The 2023 Tony Award Winners Reflect On Their Triumphs | Playbill

Tony Awards The 2023 Tony Award Winners Reflect On Their Triumphs

Go inside the Winners' Room at the 76th Annual Tony Awards to see the stars react to their big wins.

Bonnie Milligan and Miriam Silverman Heather Gershonowitz

If a picture is worth a thousand words, how many words are there to describe a shot of a Tony winner just moments after their big win? The 2023 Tony Award winners took it all in for a moment with Playbill, Tony trophies in hand, to snap some winners' portraits. 

See their photos, plus excerpts from their insightful, and emotional, Tony Awards acceptance speeches below. 

Charlie Rosen and Bryan Carter

Rosen: "[This] is the only award given to the interior music department of a show. I want to thank music supervisors, copyists, assistants, and most importantly, all of the musicians who, eight times a week, bust their ass to play Broadway shows every single night."

Carter: "I want to thank the entire aristocracy of Black American music. In 1965, Duke Ellington was denied the Pulitzer Prize because of the color of his skin, and those sacrifices that they made are the reason why I'm standing on this stage. So thank you, so very much." 

Rosen and Carter won the Best Orchestrations award for Some Like It Hot.

| Assignment |
Answer these questions using the Playbill article on the 2023 Tony Award winners.
1. Which annual Tony Awards ceremony does the article cover?
2. Which award did Charlie Rosen and Bryan Carter win, and for which show?
3. In what year does Carter say Duke Ellington was denied the Pulitzer Prize?

| Data shown |
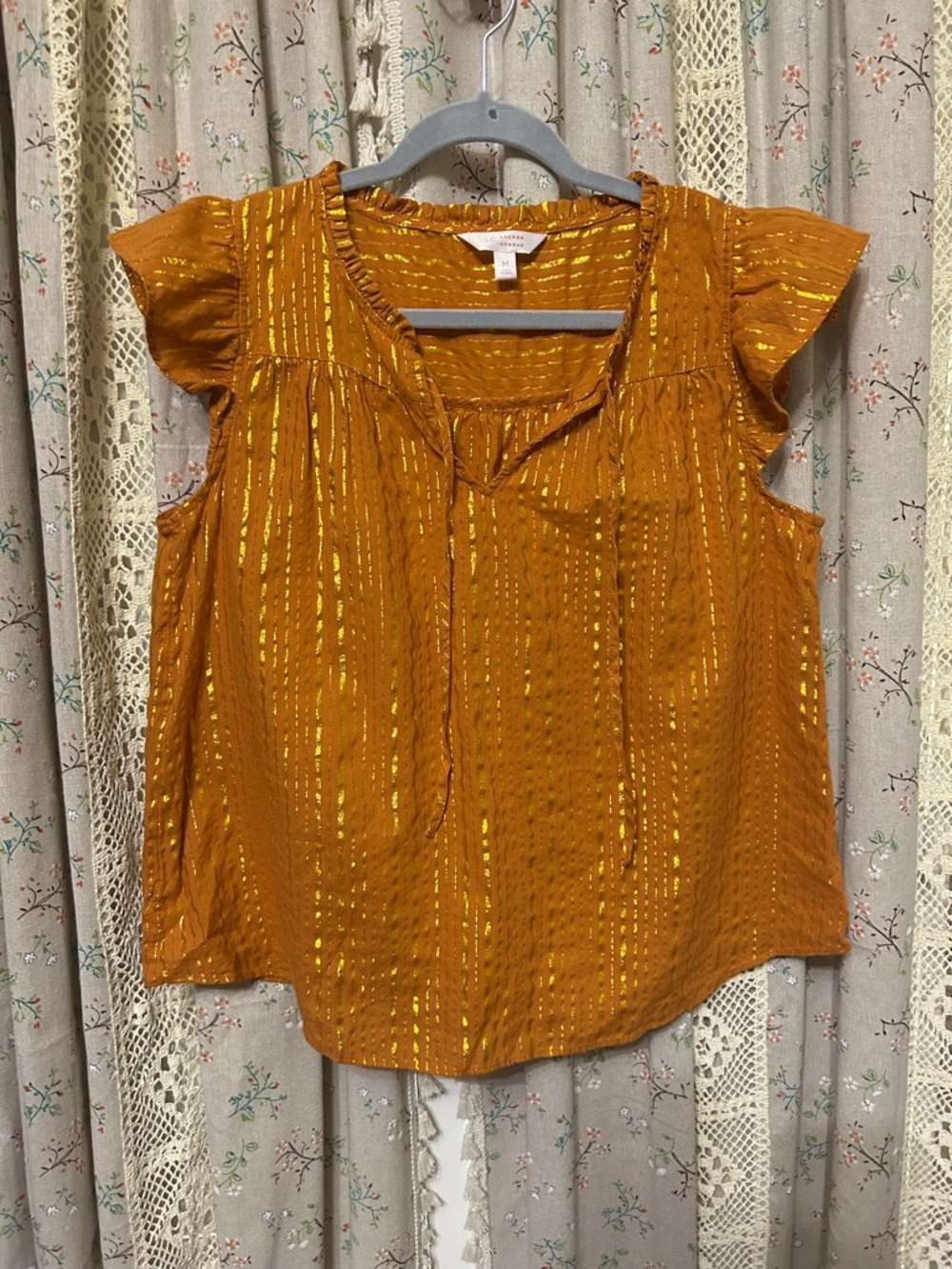 4/$25 LC Lauren Conrad Gold Metallic Stripe Flutter Sleeve Blouse Medium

| Output below |
1. The 76th Annual Tony Awards.
2. Best Orchestrations, for Some Like It Hot.
3. 1965.